“Hoy mandé a todos mis reporteros a volar”, dijo Taibo un domingo, pero no porque estuviera enojado, sino porque todos andábamos de enviados en algún lugar del país. Y se alegraba de que la sección, por fin, estuviera tranquila, sin los sobresaltos de otros días.
Porque diario llegaba puntual, a las 11 de la mañana, a lidiar con reporteros, diseñadores, fotógrafos, dibujantes, en aras de una sección que lo mismo daba cabida al más célebre de los escritores, que al creador incipiente que buscaba dar a conocer su labor.
El que primero llegara al periódico, era quien se ganaba la portada, así que todos corríamos para llegar y contarle la nota que traíamos. Él escuchaba atento, preguntaba, lanzaba alguna broma, y nos daba la cabeza, siempre ingeniosa.

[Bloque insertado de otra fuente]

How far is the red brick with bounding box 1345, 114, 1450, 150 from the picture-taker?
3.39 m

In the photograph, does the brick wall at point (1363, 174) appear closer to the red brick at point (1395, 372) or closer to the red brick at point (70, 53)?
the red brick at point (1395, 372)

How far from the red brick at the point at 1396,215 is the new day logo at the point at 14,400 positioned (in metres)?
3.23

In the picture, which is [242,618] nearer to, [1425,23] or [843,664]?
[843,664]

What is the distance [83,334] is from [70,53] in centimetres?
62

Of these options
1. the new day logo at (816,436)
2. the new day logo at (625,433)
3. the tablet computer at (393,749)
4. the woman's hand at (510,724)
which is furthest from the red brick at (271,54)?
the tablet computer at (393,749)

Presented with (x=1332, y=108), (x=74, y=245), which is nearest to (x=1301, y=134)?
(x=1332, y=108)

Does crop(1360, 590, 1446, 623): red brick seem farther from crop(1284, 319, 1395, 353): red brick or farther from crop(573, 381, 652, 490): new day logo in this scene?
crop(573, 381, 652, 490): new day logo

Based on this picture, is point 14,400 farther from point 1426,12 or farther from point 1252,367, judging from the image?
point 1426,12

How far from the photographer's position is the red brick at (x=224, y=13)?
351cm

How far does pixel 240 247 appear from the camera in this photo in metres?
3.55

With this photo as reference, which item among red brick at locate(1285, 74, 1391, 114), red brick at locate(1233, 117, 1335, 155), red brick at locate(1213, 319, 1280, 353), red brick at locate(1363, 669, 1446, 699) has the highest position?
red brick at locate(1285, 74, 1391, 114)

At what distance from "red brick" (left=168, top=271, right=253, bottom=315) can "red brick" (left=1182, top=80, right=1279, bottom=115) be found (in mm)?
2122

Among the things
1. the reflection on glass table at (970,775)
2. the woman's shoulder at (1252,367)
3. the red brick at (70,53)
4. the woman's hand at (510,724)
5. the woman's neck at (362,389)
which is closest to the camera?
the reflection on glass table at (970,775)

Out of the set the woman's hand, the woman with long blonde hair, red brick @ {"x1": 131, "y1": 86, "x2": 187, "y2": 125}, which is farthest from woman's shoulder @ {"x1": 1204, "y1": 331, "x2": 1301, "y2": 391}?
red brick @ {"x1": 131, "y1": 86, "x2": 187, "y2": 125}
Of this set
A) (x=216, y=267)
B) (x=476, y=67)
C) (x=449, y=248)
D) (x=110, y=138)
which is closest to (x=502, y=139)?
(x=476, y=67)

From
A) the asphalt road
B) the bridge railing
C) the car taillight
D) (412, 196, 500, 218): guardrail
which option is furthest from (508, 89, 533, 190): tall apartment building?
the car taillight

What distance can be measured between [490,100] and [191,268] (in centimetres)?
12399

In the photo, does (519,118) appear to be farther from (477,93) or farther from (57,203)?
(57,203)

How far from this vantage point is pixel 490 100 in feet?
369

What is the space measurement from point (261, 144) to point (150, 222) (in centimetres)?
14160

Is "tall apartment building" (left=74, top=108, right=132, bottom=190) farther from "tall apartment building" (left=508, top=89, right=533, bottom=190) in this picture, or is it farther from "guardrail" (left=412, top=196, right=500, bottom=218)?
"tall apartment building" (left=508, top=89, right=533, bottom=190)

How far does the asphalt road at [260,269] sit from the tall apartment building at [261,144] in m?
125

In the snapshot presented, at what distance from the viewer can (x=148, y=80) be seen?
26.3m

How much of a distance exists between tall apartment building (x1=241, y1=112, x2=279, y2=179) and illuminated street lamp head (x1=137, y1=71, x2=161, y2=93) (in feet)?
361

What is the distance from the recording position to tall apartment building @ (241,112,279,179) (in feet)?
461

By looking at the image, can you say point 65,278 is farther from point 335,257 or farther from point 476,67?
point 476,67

Buscar la nota era la consigna, escudriñar la ciudad, salir a ver lo que ocurría en todas partes. Y así, fue naciendo el periodismo cultural al que dio un sello inconfundible.
“Oye chica, no escribas párrafos tan largos”, “Oigan, el periodismo no es una fábrica de tornillos”, decía mientras alzaba los brazos y movía el bigotillo. Así, entre consejos, sugerencias y bromas, Taibo hacía la sección que marcaría un rumbo.
“Paco”, todos le decían, porque nunca quiso que le hablaran de usted, y su trato afable se extendía a todo aquél que lo visitaba. Los dibujantes eran sus preferidos, a todos abrió sus páginas para publicar sus trazos, aunque la agudeza del Gato Culto siempre fue festejada por muchos compañeros.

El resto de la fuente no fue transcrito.